# Do this
Put every line of the entries below into a numbered list, skipping blank lines and leaving the pictures out.

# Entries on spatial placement
* * *
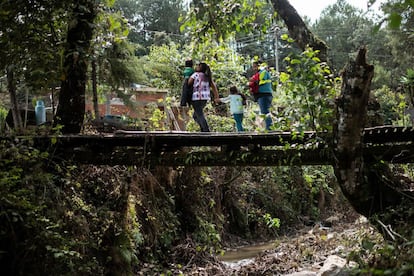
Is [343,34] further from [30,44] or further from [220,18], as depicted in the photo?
[30,44]

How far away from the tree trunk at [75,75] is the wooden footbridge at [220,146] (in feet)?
2.06

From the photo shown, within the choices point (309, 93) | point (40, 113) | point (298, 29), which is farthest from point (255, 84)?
point (40, 113)

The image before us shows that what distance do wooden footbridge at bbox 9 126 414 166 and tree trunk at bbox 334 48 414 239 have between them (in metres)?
0.22

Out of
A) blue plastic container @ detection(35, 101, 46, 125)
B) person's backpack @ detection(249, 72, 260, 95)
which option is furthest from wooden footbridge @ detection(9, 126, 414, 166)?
blue plastic container @ detection(35, 101, 46, 125)

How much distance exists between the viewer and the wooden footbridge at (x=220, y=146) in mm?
5410

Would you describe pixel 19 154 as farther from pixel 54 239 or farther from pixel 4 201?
pixel 54 239

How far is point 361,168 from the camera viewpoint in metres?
5.09

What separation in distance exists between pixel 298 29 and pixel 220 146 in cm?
330

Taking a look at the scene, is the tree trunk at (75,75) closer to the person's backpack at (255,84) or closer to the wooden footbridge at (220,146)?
the wooden footbridge at (220,146)

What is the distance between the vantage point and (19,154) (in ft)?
19.0

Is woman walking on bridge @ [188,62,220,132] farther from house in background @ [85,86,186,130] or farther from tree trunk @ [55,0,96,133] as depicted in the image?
tree trunk @ [55,0,96,133]

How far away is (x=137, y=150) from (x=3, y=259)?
7.40ft

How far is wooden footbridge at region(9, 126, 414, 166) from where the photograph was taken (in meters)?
5.41

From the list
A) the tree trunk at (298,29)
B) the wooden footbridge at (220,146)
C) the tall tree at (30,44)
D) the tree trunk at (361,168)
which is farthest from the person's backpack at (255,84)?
the tall tree at (30,44)
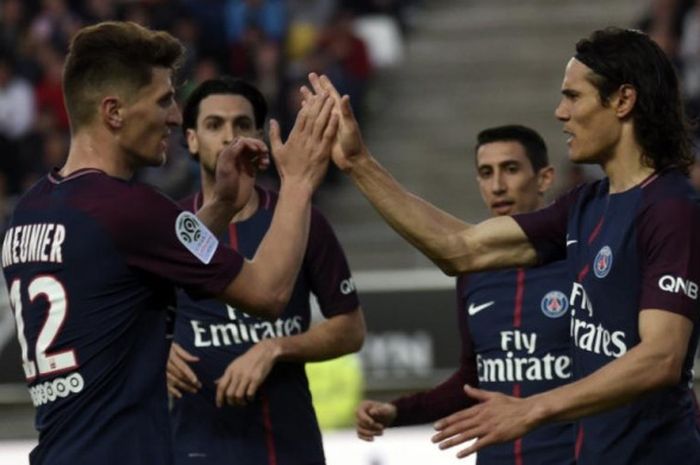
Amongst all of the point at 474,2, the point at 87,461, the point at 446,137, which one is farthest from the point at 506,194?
the point at 474,2

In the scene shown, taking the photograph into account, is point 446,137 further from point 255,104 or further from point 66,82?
point 66,82

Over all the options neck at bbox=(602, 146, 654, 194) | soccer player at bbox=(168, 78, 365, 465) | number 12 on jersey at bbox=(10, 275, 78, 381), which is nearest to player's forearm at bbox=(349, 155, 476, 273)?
neck at bbox=(602, 146, 654, 194)

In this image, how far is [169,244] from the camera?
5586 millimetres

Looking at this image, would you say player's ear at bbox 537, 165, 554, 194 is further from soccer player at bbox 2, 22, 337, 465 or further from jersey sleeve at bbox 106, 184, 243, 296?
jersey sleeve at bbox 106, 184, 243, 296

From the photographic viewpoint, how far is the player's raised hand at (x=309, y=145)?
19.4 feet

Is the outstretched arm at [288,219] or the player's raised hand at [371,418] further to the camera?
the player's raised hand at [371,418]

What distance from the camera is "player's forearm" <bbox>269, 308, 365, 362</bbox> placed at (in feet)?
23.2

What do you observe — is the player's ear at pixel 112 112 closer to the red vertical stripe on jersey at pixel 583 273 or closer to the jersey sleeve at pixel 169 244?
the jersey sleeve at pixel 169 244

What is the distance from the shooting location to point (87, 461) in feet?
18.1

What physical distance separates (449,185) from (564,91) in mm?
11726

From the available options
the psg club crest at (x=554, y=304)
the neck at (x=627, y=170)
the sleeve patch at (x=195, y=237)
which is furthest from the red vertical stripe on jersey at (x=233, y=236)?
the neck at (x=627, y=170)

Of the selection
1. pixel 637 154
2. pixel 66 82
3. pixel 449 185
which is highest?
pixel 66 82

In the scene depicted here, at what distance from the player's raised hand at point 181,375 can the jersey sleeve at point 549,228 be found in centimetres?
152

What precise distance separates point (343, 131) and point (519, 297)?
59.5 inches
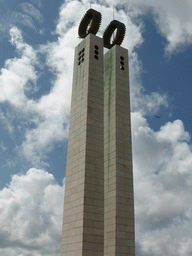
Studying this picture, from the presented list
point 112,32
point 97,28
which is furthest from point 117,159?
point 112,32

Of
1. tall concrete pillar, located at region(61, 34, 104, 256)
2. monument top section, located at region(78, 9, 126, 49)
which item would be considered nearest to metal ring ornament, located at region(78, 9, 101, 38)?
monument top section, located at region(78, 9, 126, 49)

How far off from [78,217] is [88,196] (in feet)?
8.48

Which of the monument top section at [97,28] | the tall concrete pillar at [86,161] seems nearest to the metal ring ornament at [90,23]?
the monument top section at [97,28]

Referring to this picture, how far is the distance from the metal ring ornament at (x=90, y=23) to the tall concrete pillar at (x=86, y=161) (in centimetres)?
315

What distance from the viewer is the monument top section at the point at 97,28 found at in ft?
153

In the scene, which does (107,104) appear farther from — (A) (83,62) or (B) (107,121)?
(A) (83,62)

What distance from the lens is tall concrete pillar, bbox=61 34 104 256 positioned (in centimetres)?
3416

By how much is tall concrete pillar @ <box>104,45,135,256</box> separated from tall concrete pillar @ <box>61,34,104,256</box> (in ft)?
5.67

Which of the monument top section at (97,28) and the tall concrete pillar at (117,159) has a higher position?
the monument top section at (97,28)

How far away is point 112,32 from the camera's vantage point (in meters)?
50.3

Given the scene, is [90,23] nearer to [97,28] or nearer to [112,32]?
[97,28]

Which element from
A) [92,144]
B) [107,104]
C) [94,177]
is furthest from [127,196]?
[107,104]

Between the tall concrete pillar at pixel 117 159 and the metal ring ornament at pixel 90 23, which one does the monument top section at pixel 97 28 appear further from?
the tall concrete pillar at pixel 117 159

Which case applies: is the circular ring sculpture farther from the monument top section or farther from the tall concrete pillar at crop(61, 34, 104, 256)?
the tall concrete pillar at crop(61, 34, 104, 256)
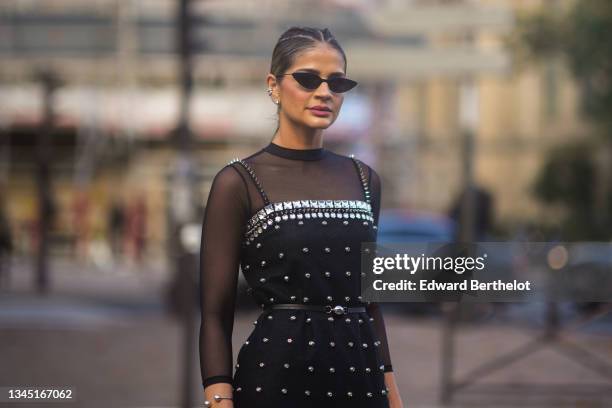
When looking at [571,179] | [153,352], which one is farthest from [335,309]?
[571,179]

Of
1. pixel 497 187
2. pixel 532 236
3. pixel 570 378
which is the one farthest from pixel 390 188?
pixel 570 378

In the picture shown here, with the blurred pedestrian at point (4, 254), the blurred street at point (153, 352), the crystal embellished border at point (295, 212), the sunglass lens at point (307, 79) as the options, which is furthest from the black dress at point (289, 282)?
the blurred pedestrian at point (4, 254)

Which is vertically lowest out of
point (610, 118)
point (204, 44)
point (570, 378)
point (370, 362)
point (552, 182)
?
point (370, 362)

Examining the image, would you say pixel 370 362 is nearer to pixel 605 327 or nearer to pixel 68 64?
pixel 605 327

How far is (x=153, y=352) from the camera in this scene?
14305 millimetres

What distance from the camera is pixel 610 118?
2816cm

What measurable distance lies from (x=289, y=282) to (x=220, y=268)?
0.16 metres

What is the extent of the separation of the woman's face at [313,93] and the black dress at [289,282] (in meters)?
0.08

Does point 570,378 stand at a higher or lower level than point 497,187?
lower

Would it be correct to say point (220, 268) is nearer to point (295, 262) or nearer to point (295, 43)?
point (295, 262)

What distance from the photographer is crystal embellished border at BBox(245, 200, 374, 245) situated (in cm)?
323

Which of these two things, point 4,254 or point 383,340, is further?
point 4,254

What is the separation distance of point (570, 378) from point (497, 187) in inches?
1864

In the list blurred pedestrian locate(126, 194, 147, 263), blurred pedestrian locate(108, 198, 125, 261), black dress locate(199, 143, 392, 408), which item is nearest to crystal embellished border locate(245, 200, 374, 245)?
black dress locate(199, 143, 392, 408)
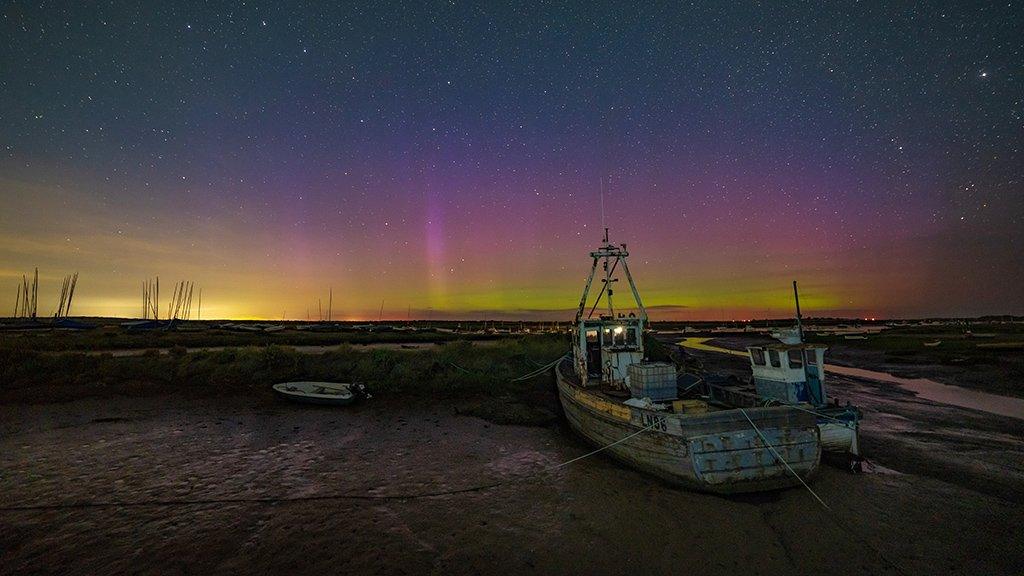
* * *
# Expected answer
1. Is [343,34] further from [30,44] or further from [220,18], as depicted in the photo?
2. [30,44]
3. How far away from the tree trunk at [75,75] is the wooden footbridge at [220,146] (in feet)?
4. 2.06
5. From the photo shown, within the choices point (309, 93) | point (40, 113) | point (298, 29), which is farthest from point (255, 84)?
6. point (40, 113)
7. The image before us shows that what distance do wooden footbridge at bbox 9 126 414 166 and tree trunk at bbox 334 48 414 239 have between them (in metres)?
8. 0.22
9. Out of
10. A) blue plastic container @ detection(35, 101, 46, 125)
11. B) person's backpack @ detection(249, 72, 260, 95)
12. which option is furthest from wooden footbridge @ detection(9, 126, 414, 166)?
13. blue plastic container @ detection(35, 101, 46, 125)
14. How much distance exists between the viewer and the wooden footbridge at (x=220, y=146) in mm?
15. 5410
16. Would you describe pixel 19 154 as farther from pixel 54 239 or farther from pixel 4 201?
17. pixel 54 239
18. How far is point 361,168 from the camera viewpoint in metres?
19. 5.09
20. What separation in distance exists between pixel 298 29 and pixel 220 146 in cm?
21. 330
22. Taking a look at the scene, is the tree trunk at (75,75) closer to the person's backpack at (255,84) or closer to the wooden footbridge at (220,146)?
23. the wooden footbridge at (220,146)
24. What is the distance between the vantage point and (19,154) (in ft)?
25. 19.0
26. Is woman walking on bridge @ [188,62,220,132] farther from house in background @ [85,86,186,130] or farther from tree trunk @ [55,0,96,133] as depicted in the image?
27. tree trunk @ [55,0,96,133]
28. How far away is (x=137, y=150) from (x=3, y=259)?
29. 7.40ft
30. How far is wooden footbridge at region(9, 126, 414, 166) from where the photograph was taken (in meters)?
31. 5.41
32. From the list
33. A) the tree trunk at (298,29)
34. B) the wooden footbridge at (220,146)
35. C) the tall tree at (30,44)
36. D) the tree trunk at (361,168)
37. which is farthest from the person's backpack at (255,84)?
38. the tall tree at (30,44)
39. Amongst all of the point at 474,2, the point at 87,461, the point at 446,137, which one is farthest from the point at 506,194?
40. the point at 474,2
41. In the scene shown, taking the photograph into account, is point 446,137 further from point 255,104 or further from point 66,82?
42. point 66,82
43. Over all the options neck at bbox=(602, 146, 654, 194) | soccer player at bbox=(168, 78, 365, 465) | number 12 on jersey at bbox=(10, 275, 78, 381), which is nearest to player's forearm at bbox=(349, 155, 476, 273)?
44. neck at bbox=(602, 146, 654, 194)
45. In this image, how far is [169,244] from the camera?
46. 5586 millimetres
47. Looking at this image, would you say player's ear at bbox 537, 165, 554, 194 is further from soccer player at bbox 2, 22, 337, 465 or further from jersey sleeve at bbox 106, 184, 243, 296?
48. jersey sleeve at bbox 106, 184, 243, 296
49. From the photographic viewpoint, how far is the player's raised hand at (x=309, y=145)?
50. 19.4 feet
51. Is the outstretched arm at [288,219] or the player's raised hand at [371,418] further to the camera?
52. the player's raised hand at [371,418]
53. What distance from the camera is "player's forearm" <bbox>269, 308, 365, 362</bbox> placed at (in feet)?
54. 23.2
55. What do you observe — is the player's ear at pixel 112 112 closer to the red vertical stripe on jersey at pixel 583 273 or closer to the jersey sleeve at pixel 169 244?
56. the jersey sleeve at pixel 169 244
57. What is the distance from the shooting location to point (87, 461) in feet?
58. 18.1
59. What physical distance separates (449,185) from (564,91) in mm?
60. 11726
61. From the available options
62. the psg club crest at (x=554, y=304)
63. the neck at (x=627, y=170)
64. the sleeve patch at (x=195, y=237)
65. which is furthest from the red vertical stripe on jersey at (x=233, y=236)?
66. the neck at (x=627, y=170)
67. Of the selection
68. 1. pixel 637 154
69. 2. pixel 66 82
70. 3. pixel 449 185
71. which is highest?
72. pixel 66 82
73. In the scene depicted here, at what distance from the player's raised hand at point 181,375 can the jersey sleeve at point 549,228 be found in centimetres?
74. 152
75. What precise distance separates point (343, 131) and point (519, 297)?
76. 59.5 inches
77. Studying this picture, from the presented list
78. point 112,32
79. point 97,28
80. which is furthest from point 117,159?
81. point 112,32
82. Of
83. 1. tall concrete pillar, located at region(61, 34, 104, 256)
84. 2. monument top section, located at region(78, 9, 126, 49)
85. which item would be considered nearest to metal ring ornament, located at region(78, 9, 101, 38)?
86. monument top section, located at region(78, 9, 126, 49)
87. How far off from [78,217] is [88,196] (in feet)?
88. 8.48
89. Which of the monument top section at [97,28] | the tall concrete pillar at [86,161] seems nearest to the metal ring ornament at [90,23]?
90. the monument top section at [97,28]
91. Referring to this picture, how far is the distance from the metal ring ornament at (x=90, y=23) to the tall concrete pillar at (x=86, y=161) (in centimetres)?
92. 315
93. What distance from the viewer is the monument top section at the point at 97,28 found at in ft?
94. 153
95. In the scene, which does (107,104) appear farther from — (A) (83,62) or (B) (107,121)?
96. (A) (83,62)
97. What distance from the lens is tall concrete pillar, bbox=61 34 104 256 positioned (in centimetres)?
98. 3416
99. By how much is tall concrete pillar @ <box>104,45,135,256</box> separated from tall concrete pillar @ <box>61,34,104,256</box> (in ft)?
100. 5.67
101. Which of the monument top section at (97,28) and the tall concrete pillar at (117,159) has a higher position?
102. the monument top section at (97,28)
103. How far away is point 112,32 from the camera's vantage point (in meters)?
104. 50.3
105. Given the scene, is [90,23] nearer to [97,28] or nearer to [112,32]?
106. [97,28]
107. Which element from
108. A) [92,144]
109. B) [107,104]
110. C) [94,177]
111. is furthest from [127,196]?
112. [107,104]
113. Between the tall concrete pillar at pixel 117 159 and the metal ring ornament at pixel 90 23, which one does the monument top section at pixel 97 28 appear further from?
114. the tall concrete pillar at pixel 117 159
115. Which case applies: is the circular ring sculpture farther from the monument top section or farther from the tall concrete pillar at crop(61, 34, 104, 256)?
116. the tall concrete pillar at crop(61, 34, 104, 256)
117. When looking at [571,179] | [153,352], which one is farthest from [335,309]?
118. [571,179]
119. Of
120. 1. pixel 497 187
121. 2. pixel 532 236
122. 3. pixel 570 378
123. which is the one farthest from pixel 390 188?
124. pixel 570 378
125. In the picture shown here, with the blurred pedestrian at point (4, 254), the blurred street at point (153, 352), the crystal embellished border at point (295, 212), the sunglass lens at point (307, 79) as the options, which is furthest from the black dress at point (289, 282)?
126. the blurred pedestrian at point (4, 254)
127. Which is vertically lowest out of
128. point (610, 118)
129. point (204, 44)
130. point (570, 378)
131. point (370, 362)
132. point (552, 182)
133. ?
134. point (370, 362)
135. Examining the image, would you say pixel 370 362 is nearer to pixel 605 327 or nearer to pixel 68 64?
136. pixel 605 327
137. How far is (x=153, y=352) from the camera in this scene?
138. 14305 millimetres
139. What distance from the camera is pixel 610 118?
140. 2816cm
141. What measurable distance lies from (x=289, y=282) to (x=220, y=268)?
142. 0.16 metres
143. What is the extent of the separation of the woman's face at [313,93] and the black dress at [289,282] (in meters)?
144. 0.08
145. Does point 570,378 stand at a higher or lower level than point 497,187?
146. lower
147. Would it be correct to say point (220, 268) is nearer to point (295, 262) or nearer to point (295, 43)?
148. point (295, 262)
149. What distance from the photographer is crystal embellished border at BBox(245, 200, 374, 245) situated (in cm)?
150. 323
151. Which of these two things, point 4,254 or point 383,340, is further?
152. point 4,254
153. What is the separation distance of point (570, 378) from point (497, 187) in inches?
154. 1864
155. In the list blurred pedestrian locate(126, 194, 147, 263), blurred pedestrian locate(108, 198, 125, 261), black dress locate(199, 143, 392, 408), which item is nearest to crystal embellished border locate(245, 200, 374, 245)?
156. black dress locate(199, 143, 392, 408)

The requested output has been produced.